To start, the portable supercomputer is a cluster of 4 nodes in a single, small frame with integrated power and internal network. Each node of this cluster is a Raspberry Pi 3 B, so calling it a supercomputer is a bit of a stretch. The important thing is that each of these systems has separate memory and storage. All nodes are connected together with a network switch. The head node will use it internal wifi or a USB network adapter for connections with external systems. The only required physical connection will be power.
My first idea was to create a distributed build environment. There used to be a distributed make that would spread the work out over multiple cooperating systems. This seems to have disappeared. Another take on this was some kind of single system image configuration. There was a system called Amoeba that managed processes over multiple compute resources, but there has been no recent work on it.
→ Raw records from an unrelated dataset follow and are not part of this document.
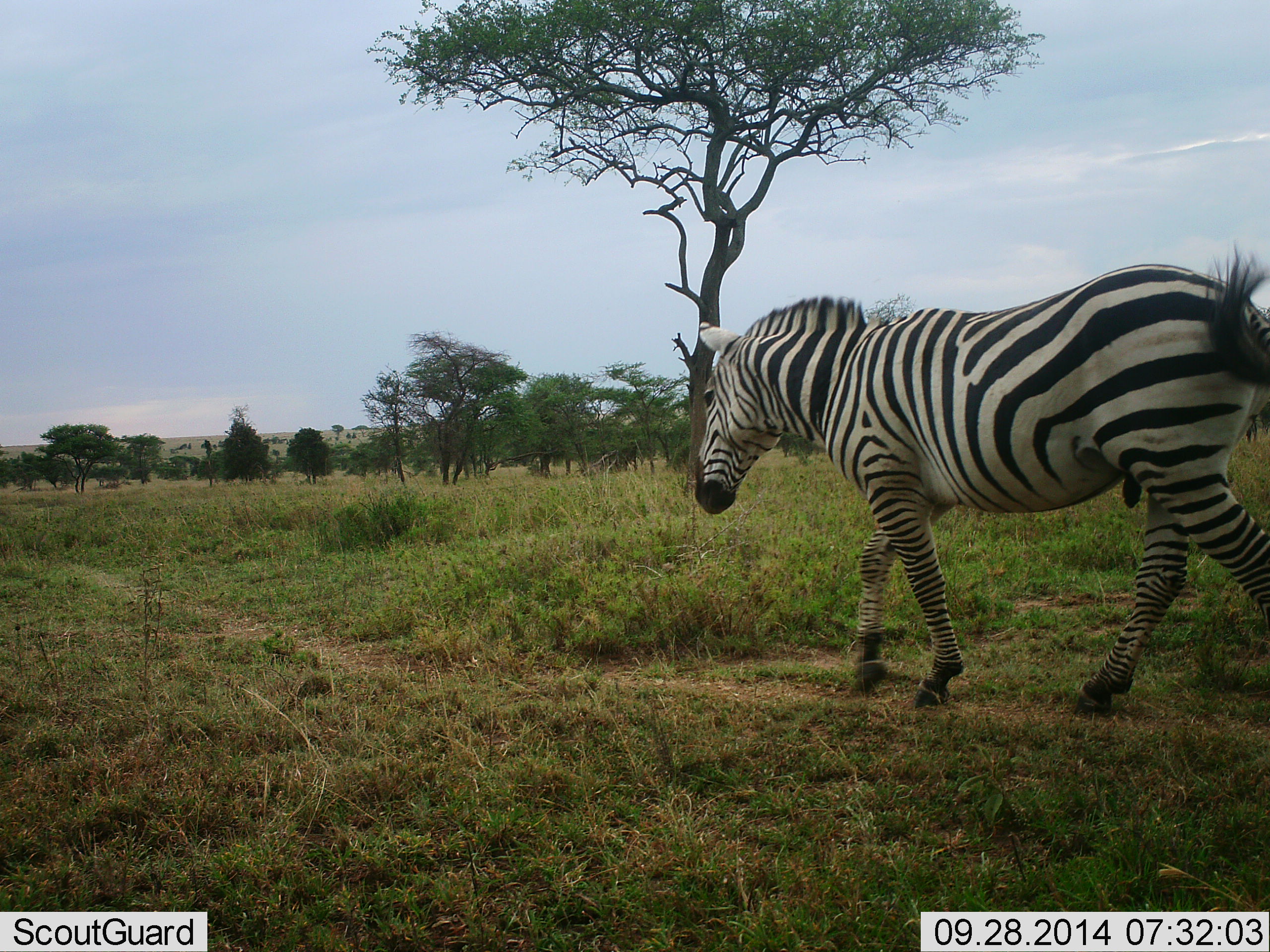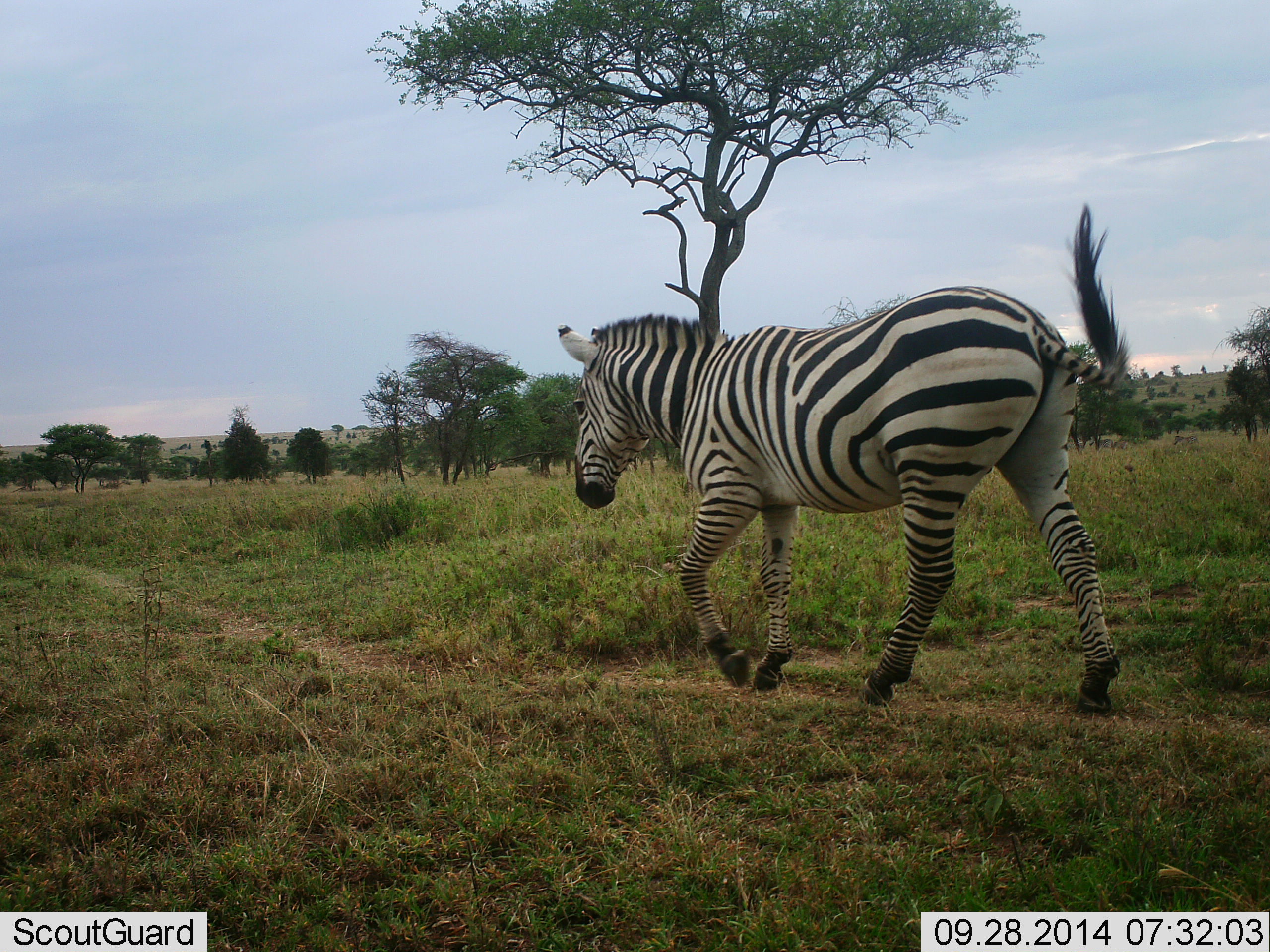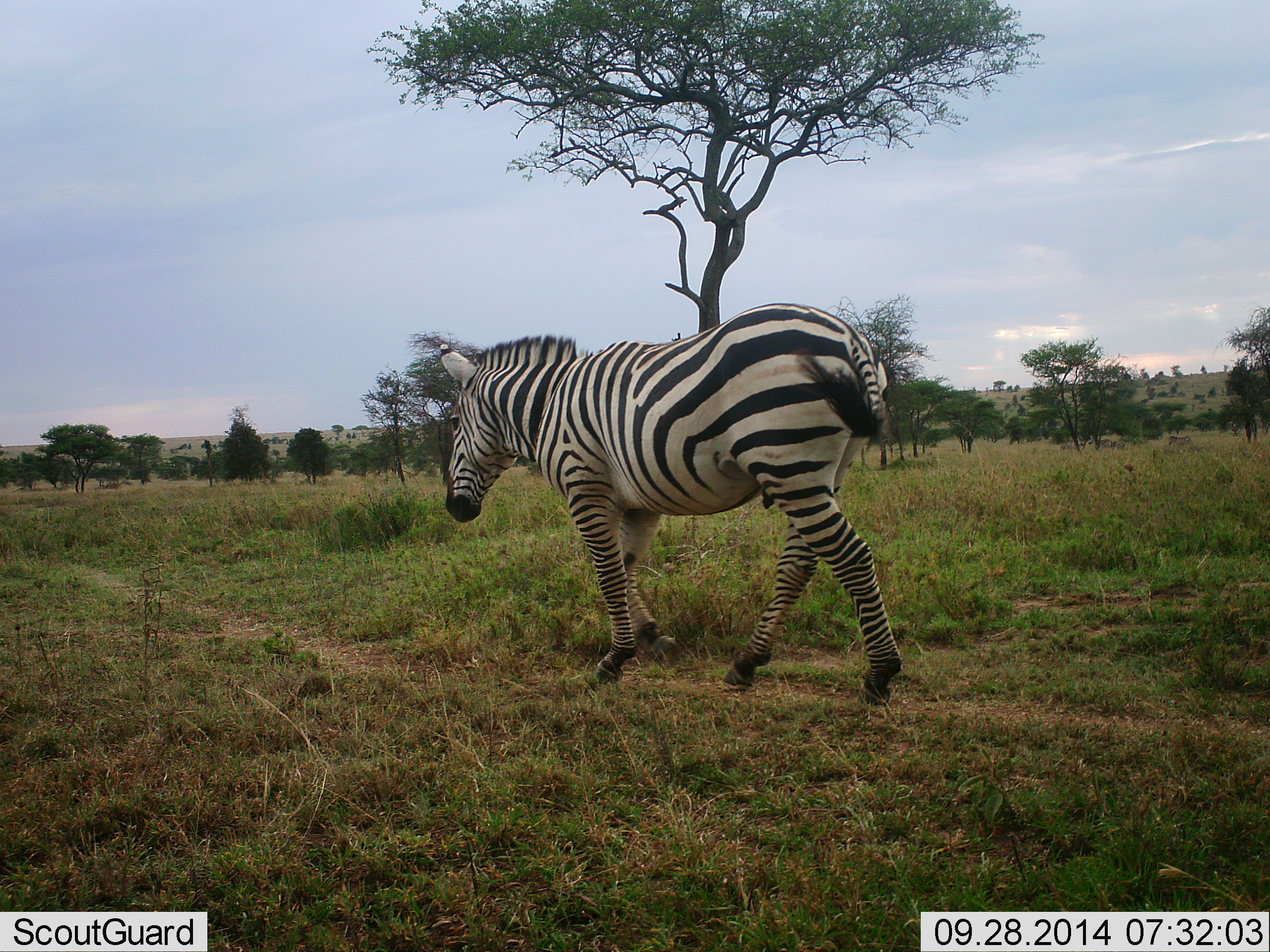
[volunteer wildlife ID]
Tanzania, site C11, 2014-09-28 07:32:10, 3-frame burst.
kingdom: Animalia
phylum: Chordata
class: Mammalia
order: Perissodactyla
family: Equidae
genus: Equus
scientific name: Equus quagga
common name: plains zebra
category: zebra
Zebra (plains zebra) (Equus quagga), count 1. Behavior (volunteer vote fractions): standing 0%, resting 0%, moving 100%, interacting 0%. Young present (vote fraction): 0%. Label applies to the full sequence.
There are a few systems that appear to be similar, but they are only supported on x86 architecture CPUs. In this space is Plan 9 from Bell Labs. There is a port of Plan 9 to the RPi environment. It is currently 32-bit and not really single system image, but it is interesting, designed for a distributed computing environment, and light weight. Plan 9 is definitely worth considering as a path of investigation using this cluster.
Another possibility is to create a Hadoop cluster. This is an important framework in the big data space and learning more about it will be beneficial. There are walk-throughs and tutorials for the RPi environment, so the initial cycle could be quite easy. I may do this as it has such a low bar to entry. Next steps would depend on what I want to do and if a Hadoop environment is the appropriate place to do it. Just adding another tool for the toolkit is good enough.
Finally, I’m considering doing something like a Beowulf cluser. The task in this case would be to investigate parallel programming. A tool for this investigation would be to see how to distribute the simulations used in the Go (game) program I wrote Go (language) across the cluster. Learning what contributes to any improvement and what blocks improvement would be the purpose here. As a systems guy, I would want to know how I can tell what my limiting resource is. Am I constrained by the limited compute power, the lack of memory, or the slow network? What is the improvement curve. How linear, or not, is it?
Regardless of which of these, if any, I work on, I plan to see if I cannot make a 64-bit ARM version of a current Linux kernel run on this hardware.